We have observed the necessary moment of silence. Now let us remember ex-Fox News head Roger Ailes for who he truly was: a man who did more damage to American democracy than any other individual in the nation. A man who transformed news into a propaganda effort, a man who transformed conspiracies and paranoia into a new conservative ideology, a man who dedicated the entirety of the apparatus he oversaw to lying to Americans in very specific, calculated ways. He was a bad person. He did great harm, and he died too late to do anyone any good.

▶ [WHAT THE EXERCISE ASKS]
Pick up the commentary on Roger Ailes after its final sentence and continue it.

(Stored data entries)
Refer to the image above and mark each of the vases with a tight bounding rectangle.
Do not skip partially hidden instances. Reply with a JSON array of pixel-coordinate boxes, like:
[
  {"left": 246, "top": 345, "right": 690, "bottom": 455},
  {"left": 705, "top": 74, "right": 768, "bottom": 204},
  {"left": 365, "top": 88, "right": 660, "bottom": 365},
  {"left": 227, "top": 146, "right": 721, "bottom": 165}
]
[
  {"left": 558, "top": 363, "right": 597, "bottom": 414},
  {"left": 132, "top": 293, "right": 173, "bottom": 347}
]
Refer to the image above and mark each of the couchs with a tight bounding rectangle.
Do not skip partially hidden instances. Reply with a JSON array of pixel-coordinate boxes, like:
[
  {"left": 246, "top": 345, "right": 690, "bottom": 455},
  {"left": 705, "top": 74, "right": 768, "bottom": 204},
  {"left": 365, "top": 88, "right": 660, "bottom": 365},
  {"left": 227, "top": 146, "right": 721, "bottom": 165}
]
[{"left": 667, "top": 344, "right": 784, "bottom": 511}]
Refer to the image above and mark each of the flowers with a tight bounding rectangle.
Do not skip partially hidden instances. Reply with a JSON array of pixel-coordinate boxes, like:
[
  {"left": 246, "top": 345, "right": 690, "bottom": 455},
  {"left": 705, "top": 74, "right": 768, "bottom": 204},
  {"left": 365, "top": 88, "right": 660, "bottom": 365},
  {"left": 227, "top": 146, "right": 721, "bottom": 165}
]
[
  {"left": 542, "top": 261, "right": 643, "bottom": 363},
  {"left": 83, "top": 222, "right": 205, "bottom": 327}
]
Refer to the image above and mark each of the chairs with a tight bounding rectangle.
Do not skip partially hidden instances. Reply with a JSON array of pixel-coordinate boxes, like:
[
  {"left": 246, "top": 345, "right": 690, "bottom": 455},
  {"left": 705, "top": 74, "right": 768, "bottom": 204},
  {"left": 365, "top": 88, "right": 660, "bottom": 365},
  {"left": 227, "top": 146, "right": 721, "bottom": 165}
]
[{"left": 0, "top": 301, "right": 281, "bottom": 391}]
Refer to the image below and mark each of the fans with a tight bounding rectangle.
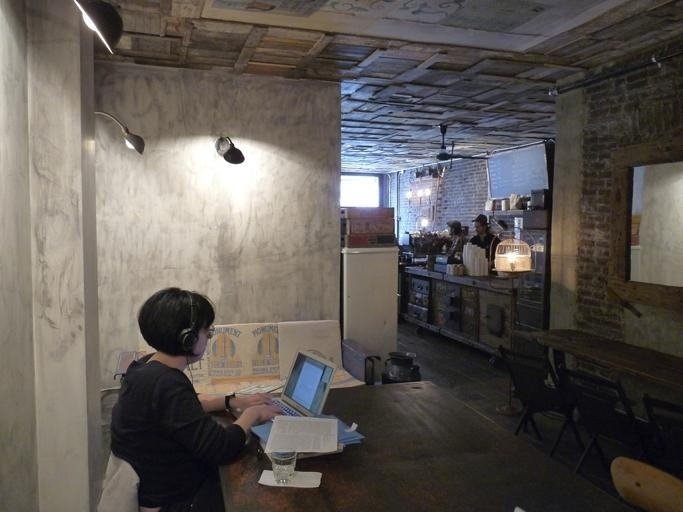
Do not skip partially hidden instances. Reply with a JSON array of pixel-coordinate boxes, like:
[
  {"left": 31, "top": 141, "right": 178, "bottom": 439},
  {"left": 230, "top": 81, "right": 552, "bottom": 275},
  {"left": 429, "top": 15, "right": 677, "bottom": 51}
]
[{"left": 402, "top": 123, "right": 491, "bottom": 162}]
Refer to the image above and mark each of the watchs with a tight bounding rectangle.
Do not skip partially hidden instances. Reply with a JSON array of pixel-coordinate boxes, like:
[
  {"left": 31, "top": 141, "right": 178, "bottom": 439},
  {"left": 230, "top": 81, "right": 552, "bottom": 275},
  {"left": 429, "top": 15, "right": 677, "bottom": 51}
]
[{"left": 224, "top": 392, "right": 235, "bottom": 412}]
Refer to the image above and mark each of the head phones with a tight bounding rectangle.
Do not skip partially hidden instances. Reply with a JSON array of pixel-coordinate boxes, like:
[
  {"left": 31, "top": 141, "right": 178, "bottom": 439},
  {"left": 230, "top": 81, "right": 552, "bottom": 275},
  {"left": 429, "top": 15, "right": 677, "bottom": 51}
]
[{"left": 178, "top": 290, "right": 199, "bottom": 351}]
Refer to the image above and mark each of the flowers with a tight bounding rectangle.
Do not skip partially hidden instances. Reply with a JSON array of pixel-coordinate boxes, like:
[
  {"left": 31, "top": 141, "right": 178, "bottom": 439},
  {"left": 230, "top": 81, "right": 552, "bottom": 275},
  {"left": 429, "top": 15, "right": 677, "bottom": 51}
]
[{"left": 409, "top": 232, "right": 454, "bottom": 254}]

▶ [EXPECTED ANSWER]
Ailes was a monster who was pushed out of the network he founded because dozens of women who had worked for him came forward and reported that he had sexually harassed them. And the legacy he leaves behind is a propaganda machine he created in his own image that has done incalculable damage to the country, slanting facts and information — and sometimes completely inventing them — in service of a vicious, right-wing agenda. […]
In Fox News, Ailes found a way to exacerbate and monetize the conservative movement’s paranoid opposition to the “liberal media,” turning millions of Americans into devoted followers who were inculcated to trust no other source of information. Mainstream outlets soon internalized his critique, forced by constant accusations of bias to elevate hackish conservative commentators and provide false balance. […]
Ailes saw political opponents as enemies and created a network that demanded the same behavior of conservative politicians. Fox brought political vitriol to a new level. Chasing the approval of Fox’s hosts and its audience, Republican politicians became ever more partisan and intransigent, making congressional bipartisanship and even collegiality a thing of the past.
Conspiracy theories, bigotry, paranoia, more conspiracy theories, a culture of misogyny run rampant; the Ailes legacy is malevolence, and fear, and contempt. You could not name any American in the modern era who has harmed his nation more. His life will be his legacy, and his life was rotten to the core.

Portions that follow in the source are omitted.